Enter the bacteria, ants, weeds, fish, genetics and a number of other nature-inspired optimization methodologies that can be used to generate antenna designs "that are impossible to achieve otherwise," the report says. While optimizing an antenna and foraging bacteria may seem disparate, "there is a connection, at least in the sense that bacteria finding a good food source is similar to finding an antenna with a good gain-bandwidth product," the report says.
Labeled "metaheuristic" to convey that it's both empirical and conceptual in nature, an optimization algorithm based on foraging bacteria "can be implemented in many different ways because the bacteria foraging metaheuristic simply suggests an analogy to Nature that is implemented in a computer algorithm working on an antenna problem," according to the report.

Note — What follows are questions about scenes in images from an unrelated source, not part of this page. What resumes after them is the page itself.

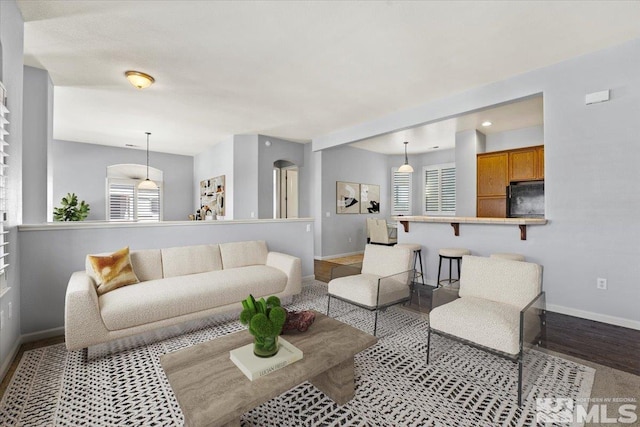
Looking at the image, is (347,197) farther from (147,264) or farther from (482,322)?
(482,322)

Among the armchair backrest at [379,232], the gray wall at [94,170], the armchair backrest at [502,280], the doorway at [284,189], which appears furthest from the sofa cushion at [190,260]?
the gray wall at [94,170]

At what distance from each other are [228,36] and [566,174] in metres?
3.68

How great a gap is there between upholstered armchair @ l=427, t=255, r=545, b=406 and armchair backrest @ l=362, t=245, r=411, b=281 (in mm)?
535

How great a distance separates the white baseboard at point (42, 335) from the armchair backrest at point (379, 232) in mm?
5744

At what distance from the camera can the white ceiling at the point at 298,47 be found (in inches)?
90.0

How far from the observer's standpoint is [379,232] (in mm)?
6953

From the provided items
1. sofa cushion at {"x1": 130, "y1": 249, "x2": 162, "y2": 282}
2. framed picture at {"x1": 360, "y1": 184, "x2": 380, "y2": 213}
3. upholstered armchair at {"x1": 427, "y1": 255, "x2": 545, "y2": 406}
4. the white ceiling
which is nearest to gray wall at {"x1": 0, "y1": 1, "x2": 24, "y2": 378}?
the white ceiling

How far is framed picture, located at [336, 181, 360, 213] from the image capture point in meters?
6.93

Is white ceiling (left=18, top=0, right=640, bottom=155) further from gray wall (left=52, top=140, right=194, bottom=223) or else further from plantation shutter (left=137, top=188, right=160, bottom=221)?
plantation shutter (left=137, top=188, right=160, bottom=221)

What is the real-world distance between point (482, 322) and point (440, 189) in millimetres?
6387

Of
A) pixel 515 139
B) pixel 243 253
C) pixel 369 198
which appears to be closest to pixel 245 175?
pixel 243 253

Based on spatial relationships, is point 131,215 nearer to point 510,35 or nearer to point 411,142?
point 411,142

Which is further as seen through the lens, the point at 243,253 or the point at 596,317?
the point at 243,253

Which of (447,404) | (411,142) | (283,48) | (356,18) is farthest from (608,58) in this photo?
(411,142)
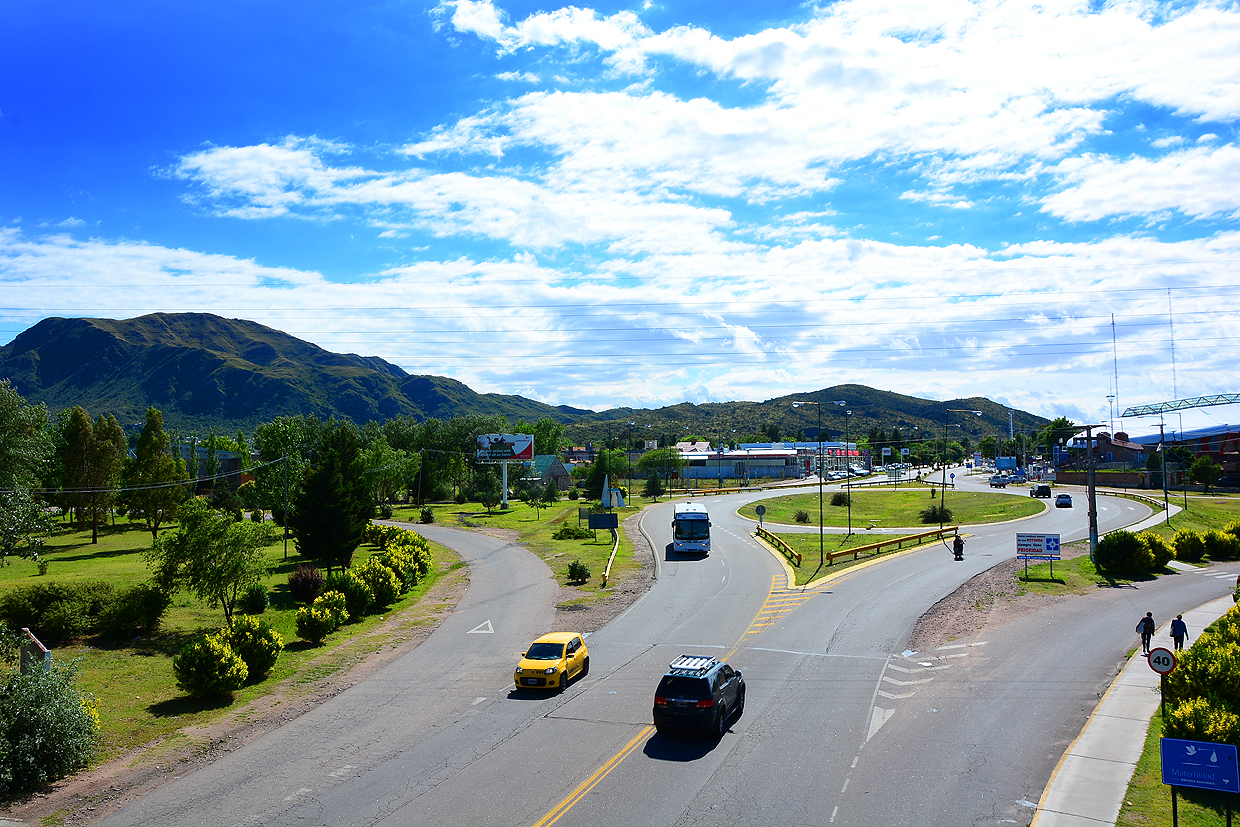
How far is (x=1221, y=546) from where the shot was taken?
50.4 meters

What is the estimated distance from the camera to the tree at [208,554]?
2812 cm

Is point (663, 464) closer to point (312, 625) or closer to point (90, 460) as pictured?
point (90, 460)

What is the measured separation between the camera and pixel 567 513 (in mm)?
84250

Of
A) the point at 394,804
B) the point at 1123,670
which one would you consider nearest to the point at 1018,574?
the point at 1123,670

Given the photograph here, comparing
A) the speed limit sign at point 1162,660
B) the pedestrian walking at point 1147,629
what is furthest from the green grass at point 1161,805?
the pedestrian walking at point 1147,629

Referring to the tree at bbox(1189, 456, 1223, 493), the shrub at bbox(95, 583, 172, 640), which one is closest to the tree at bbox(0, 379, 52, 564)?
the shrub at bbox(95, 583, 172, 640)

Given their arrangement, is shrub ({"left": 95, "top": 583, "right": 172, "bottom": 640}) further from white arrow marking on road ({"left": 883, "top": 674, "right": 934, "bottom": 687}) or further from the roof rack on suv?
white arrow marking on road ({"left": 883, "top": 674, "right": 934, "bottom": 687})

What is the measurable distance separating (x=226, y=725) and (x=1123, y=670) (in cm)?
2821

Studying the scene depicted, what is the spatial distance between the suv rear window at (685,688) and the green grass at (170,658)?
41.8ft

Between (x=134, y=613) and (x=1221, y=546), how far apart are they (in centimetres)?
6647

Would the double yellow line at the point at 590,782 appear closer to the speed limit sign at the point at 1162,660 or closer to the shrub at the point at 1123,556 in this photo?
the speed limit sign at the point at 1162,660

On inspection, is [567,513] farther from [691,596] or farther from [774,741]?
[774,741]

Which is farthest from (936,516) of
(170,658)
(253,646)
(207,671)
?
(207,671)

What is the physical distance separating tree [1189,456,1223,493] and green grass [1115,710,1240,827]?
10913cm
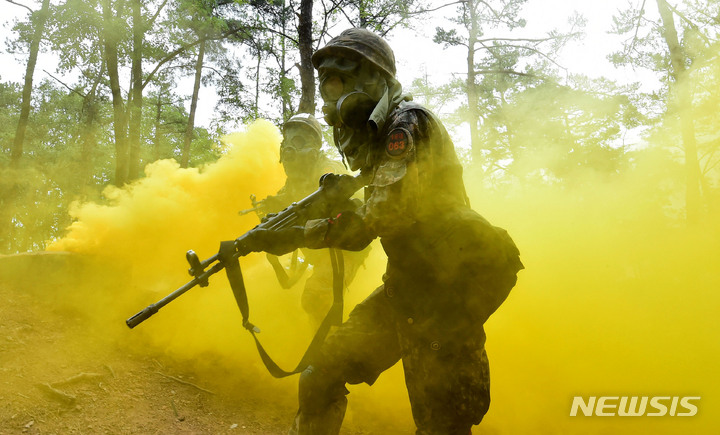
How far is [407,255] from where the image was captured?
242 cm

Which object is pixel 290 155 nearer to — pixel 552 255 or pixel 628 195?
pixel 552 255

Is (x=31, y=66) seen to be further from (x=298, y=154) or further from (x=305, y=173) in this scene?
(x=305, y=173)

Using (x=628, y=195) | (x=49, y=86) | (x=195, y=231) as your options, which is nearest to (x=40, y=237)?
(x=49, y=86)

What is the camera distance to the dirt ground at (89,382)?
388 cm

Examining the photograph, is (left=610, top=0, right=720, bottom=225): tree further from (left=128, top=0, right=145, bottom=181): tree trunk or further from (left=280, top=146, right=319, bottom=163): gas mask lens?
(left=128, top=0, right=145, bottom=181): tree trunk

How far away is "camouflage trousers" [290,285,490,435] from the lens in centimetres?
217

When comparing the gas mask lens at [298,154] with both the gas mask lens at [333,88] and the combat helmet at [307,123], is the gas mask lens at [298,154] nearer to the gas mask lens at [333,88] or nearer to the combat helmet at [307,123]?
the combat helmet at [307,123]

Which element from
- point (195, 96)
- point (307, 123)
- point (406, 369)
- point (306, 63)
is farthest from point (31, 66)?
point (406, 369)

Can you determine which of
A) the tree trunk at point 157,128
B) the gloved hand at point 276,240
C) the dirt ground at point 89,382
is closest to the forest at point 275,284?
the dirt ground at point 89,382

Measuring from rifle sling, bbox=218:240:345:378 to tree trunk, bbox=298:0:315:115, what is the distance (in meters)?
6.09

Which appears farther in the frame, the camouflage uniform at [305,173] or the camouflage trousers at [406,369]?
the camouflage uniform at [305,173]

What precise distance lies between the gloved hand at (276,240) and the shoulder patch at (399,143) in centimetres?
71

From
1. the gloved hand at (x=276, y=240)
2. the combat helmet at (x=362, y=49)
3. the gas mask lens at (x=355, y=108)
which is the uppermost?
the combat helmet at (x=362, y=49)

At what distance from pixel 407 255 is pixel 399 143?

Since 1995 when MegaWave developed a broadband VHF/UHF set-top antenna, a "plethora of new optimization algorithms" have been developed and put into use, it says. These algorithms can solve problems "that have no analytical solutions or are too complex to apply traditional analytical techniques," the report adds.
In addition to describing several nature-inspired optimization algorithms, the report details other areas of work being done that can improve antenna performance, including active RF noise cancelling, the use of metamaterials in antenna design and retrodirective arrays.
The report recommends the NAB consider "developing a computer generated/optimized broadband dipole antenna element" to show "it is feasible to design a VHF/UHF antenna system that is both simple, have positive gain, be of reasonable size and weight" and not need a CE-909-A interface to obtain channel designator of signal quality information from the DTV receiver, it says.